- The Washington Times - Saturday, January 28, 2006

Conservatives have a lengthy legislative laundry list they want President Bush to include in his State of the Union address, but they fear much of it will fall victim to a shortened, fiercely partisan election-year session.

Interviews with conservative policy-makers and business lobbyists, some of whom have been briefed by senior presidential advisers on the administration’s 2006 agenda, suggest that Mr. Bush’s speech to Congress on Tuesday night will address a number of initiatives on their wish lists — including making the tax cuts permanent, extending the USA Patriot Act, creating new, consumer-driven health care plans and boosting domestic energy production to combat rising oil prices.

But several conservative strategists caution that legislative sessions this year will be sharply truncated in a campaign year filled with congressional recesses and an October adjournment.

“The legislative calendar is shorter and, almost by definition in an election year, tempers will be shorter, too,” said Michael Franc, vice president for governmental affairs at the Heritage Foundation.

“The calendar says they will be in session for 120 days, but when you subtract Mondays and Fridays, which are travel days, that drops to 74, so it’s a very short playing field,” said Bruce Josten, the U.S. Chamber of Commerce’s chief lobbyist. “At some point, you have to see what’s politically achievable.”

Several conservatives with close ties to the White House said that, after Mr. Bush’s failure to move his Social Security overhaul plan last year, he will not propose any major new reforms of that size this year.

“But I think the president is going to come out with some very ingenious policy initiatives, particularly in consumer-driven health care and energy independence,” said Cesar Conda, an economic-policy strategist and former domestic adviser to Vice President Dick Cheney.

A top priority for economic conservatives and the business sector is Mr. Bush’s tax cuts, which will begin to expire near the end of this decade, but they were pessimistic about the chances of moving a permanent tax-cut bill past the Senate, where Democrats remain fiercely opposed to it.

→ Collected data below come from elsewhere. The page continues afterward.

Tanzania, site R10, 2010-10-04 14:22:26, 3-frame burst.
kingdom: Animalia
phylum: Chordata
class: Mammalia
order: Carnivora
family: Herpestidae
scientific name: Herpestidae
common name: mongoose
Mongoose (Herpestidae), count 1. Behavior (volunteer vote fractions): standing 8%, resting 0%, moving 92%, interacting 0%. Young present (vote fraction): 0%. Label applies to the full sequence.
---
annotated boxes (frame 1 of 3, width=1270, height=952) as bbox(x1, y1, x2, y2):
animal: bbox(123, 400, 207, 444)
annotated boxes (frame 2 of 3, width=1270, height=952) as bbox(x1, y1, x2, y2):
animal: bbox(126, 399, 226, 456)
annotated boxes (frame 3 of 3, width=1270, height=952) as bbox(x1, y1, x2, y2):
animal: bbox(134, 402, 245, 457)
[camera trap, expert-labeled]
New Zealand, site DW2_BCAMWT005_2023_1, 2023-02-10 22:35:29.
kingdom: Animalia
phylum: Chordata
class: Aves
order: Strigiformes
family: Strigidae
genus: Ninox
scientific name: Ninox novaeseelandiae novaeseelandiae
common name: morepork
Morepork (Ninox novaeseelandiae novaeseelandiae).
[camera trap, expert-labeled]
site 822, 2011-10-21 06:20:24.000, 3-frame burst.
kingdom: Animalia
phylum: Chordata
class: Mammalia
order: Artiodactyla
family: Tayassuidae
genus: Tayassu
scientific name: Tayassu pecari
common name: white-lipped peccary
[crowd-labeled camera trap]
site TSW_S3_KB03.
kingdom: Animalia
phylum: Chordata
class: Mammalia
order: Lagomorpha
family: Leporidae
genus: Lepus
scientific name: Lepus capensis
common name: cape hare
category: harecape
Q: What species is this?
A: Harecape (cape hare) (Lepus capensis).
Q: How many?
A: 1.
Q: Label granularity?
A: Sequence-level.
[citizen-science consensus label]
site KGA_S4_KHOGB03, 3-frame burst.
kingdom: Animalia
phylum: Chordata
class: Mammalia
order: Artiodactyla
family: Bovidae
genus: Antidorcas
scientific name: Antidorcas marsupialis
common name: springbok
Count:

“Making the tax cuts permanent will be a donnybrook up on the Hill, in my opinion. That’s going to be a very tough thing to pull off,” Mr. Josten said.

Reducing the spiraling cost of energy was at the top of the list for John Engler, president of the National Association of Manufacturers and a former governor of Michigan.

“The pressures are enormous. Energy costs and energy security need to be addressed,” Mr. Engler said Friday at a Free Congress Foundation policy forum, billed as “the Conservative State of the Union.”

Social conservatives also were lobbying the administration and Congress to pass a constitutional ban on same-sex “marriage,” to make it a crime to transport a minor across state lines to avoid one’s own state’s abortion parental-notification statute, to ban euthanasia and to enact tax relief for married working couples.

Tony Perkins, president of the Family Research Council, said the number of illegal aliens entering the country is also a big issue with members of his group.

“This is a growing issue among conservatives at the grass roots and, if Congress does not address the tide of illegal immigration, lawmakers will face the consequences from the voters this fall,” he said.